我點頭一笑,目送一眾“漢人”兵士為夜色所屏障。
4
八百守軍本該於返回解子道後便發覺前來換防的兵士不翼而飛——可是天色蘸濃又酒足膾飽,故而未能及時察覺軍中變故?醉者齁鼾如雷,半坼亦在昏睡。我披衣起身,與兵哨一同巡防,不知不覺漫漫夜境已蛻出魚白,紅日漸漸當空。稍事梳洗,依稀覺得耳畔清淨不同於往常。也未作深想,只蹺足以待解子道的駐軍來報糧草被劫。

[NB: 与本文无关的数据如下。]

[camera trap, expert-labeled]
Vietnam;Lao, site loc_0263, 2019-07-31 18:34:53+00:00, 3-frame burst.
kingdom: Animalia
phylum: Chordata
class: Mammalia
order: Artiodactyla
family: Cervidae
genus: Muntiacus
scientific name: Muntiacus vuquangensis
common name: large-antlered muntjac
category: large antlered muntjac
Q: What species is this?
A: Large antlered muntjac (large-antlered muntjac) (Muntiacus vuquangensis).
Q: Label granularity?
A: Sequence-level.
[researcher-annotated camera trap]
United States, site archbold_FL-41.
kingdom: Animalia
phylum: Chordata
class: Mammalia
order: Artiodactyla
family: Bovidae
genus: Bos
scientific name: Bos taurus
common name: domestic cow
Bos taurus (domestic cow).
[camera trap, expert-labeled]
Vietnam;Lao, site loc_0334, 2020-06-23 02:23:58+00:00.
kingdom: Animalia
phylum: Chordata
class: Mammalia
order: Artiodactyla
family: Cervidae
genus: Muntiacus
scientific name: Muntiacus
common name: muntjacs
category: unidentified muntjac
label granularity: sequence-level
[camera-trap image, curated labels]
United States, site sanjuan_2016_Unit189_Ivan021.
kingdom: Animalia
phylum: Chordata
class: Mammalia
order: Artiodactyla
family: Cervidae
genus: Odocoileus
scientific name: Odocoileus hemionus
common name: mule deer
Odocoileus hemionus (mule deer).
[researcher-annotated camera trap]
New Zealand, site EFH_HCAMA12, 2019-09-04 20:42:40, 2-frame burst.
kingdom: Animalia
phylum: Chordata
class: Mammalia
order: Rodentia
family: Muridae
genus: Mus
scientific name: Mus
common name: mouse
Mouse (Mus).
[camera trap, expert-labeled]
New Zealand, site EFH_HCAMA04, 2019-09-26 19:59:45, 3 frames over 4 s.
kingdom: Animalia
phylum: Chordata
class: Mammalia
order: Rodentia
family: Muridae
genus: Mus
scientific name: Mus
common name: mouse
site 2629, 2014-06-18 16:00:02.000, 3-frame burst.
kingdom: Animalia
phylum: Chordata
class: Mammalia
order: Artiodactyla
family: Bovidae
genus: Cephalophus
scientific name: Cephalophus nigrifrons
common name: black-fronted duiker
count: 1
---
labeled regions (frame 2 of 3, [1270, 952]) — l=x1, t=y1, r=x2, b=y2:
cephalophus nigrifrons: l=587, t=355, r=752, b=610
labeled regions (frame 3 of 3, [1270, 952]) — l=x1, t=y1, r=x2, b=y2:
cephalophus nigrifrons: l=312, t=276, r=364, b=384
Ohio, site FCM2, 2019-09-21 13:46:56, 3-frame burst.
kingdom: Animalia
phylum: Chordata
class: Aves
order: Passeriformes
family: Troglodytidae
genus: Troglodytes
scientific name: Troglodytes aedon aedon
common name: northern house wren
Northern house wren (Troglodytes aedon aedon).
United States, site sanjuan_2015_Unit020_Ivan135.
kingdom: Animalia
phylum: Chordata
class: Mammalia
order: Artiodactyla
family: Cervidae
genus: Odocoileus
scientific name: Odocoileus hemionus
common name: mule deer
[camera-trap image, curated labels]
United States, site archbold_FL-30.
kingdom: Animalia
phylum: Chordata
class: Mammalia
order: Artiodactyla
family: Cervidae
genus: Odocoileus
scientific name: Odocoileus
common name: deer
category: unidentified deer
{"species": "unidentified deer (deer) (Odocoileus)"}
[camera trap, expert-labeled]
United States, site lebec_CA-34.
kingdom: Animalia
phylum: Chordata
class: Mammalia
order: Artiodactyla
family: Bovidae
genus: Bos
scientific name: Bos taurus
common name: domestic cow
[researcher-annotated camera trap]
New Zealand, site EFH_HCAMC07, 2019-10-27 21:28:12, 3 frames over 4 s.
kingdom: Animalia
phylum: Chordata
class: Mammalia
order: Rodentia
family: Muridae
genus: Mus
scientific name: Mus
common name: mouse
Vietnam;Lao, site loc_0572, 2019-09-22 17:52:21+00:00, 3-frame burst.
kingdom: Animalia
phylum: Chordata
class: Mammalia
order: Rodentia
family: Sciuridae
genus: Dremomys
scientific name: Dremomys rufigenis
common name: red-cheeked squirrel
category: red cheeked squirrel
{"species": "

久久不見一人。隨著風向見改,反倒有一股淡淡的血腥味自解子道所在的方向飄散過來。
怎麼回事?心頭隱隱不安。當即傳令副將徐謝之,挑一支精甲騎兵,直奔解子道而去。
愈近而血腥氣愈濃。
軍營門口空無兵哨,戰旗破敗,斷戟殘兵拋撒一地。下馬進營,一幀怵目驚心的景象赫然眼前:解子道已是人間地獄修羅屠場!殘屍遍地,血漿如河。死去的兵士俱是削首斷肢,慘不瞑目。
八百駐軍,竟無一活口。
那隻原先裝有漢軍鎧甲的木箱,伸出一隻略顯稚嫩的手。仿是被人攢緊喉骨般屏息良久,我慢慢推開箱蓋——一具已被搗成碎塊的男屍裝塞其內,雙目暴瞪,手足絞纏,肚腸繫於脖頸,口角拖下一條汙濁的血涎。濃重腥臭撲鼻而來,見者無不掩口欲吐。
原來是那個不過十二歲的孩子兵。
“殿下,這裡還有一人活著!”
那個漢兵半張臉白骨畢現,鎧甲染血,已經奄奄一息。
“究竟發生了什麼?”我趕忙扶他在懷,以內力為其續命。
“殿下巧計贈糧……樊涼定將厚報……”說完這句,一口黑血吐出口中,那人便翻眼嚥氣了。聞其所言,隨我同行的甲冑百人俱握兵在手,撤後一步。羊群牴牾豺狼,他們正以這麼一種驚恐而怨恨的眼神審度著我——這場戲碼,當真叫作“鳳頭豬肚豹子尾”,終於在最後一折處圖窮匕見。
第 44 章
四十四
1
“八百守軍,無一人生還。聖上龍顏大怒,要我不日卸甲回京。五十副漢兵鎧甲見棄於道旁,皆染血其上……”季米點了點頭,心不在焉地“恩”了一聲。相知數年彼此脾性都摸得透熟,我沒天真到以為只要灌輸季少俠“人命關天”的念頭他就會動容一哭,可那一臉慘淡經營的“愛誰誰”多少還是讓我有些惱。
“你沒什麼要說的嗎?”
“說什麼?”
“當夜來劫糧的樊兵,你的師父是否也在其中……”
“師父二十三年前與劍神一戰身受重傷,時常復發。近幾日亦在閉關修養,絕不可能是他。”季米斬釘截鐵地否認了我的揣想。誰人撅腚不朝天,單做了些順理成章的邏輯推理,豈料他的反應那麼大,竟拔身欲走,“今日前來本想為‘借糧’一事謝你,現在看來不必了。”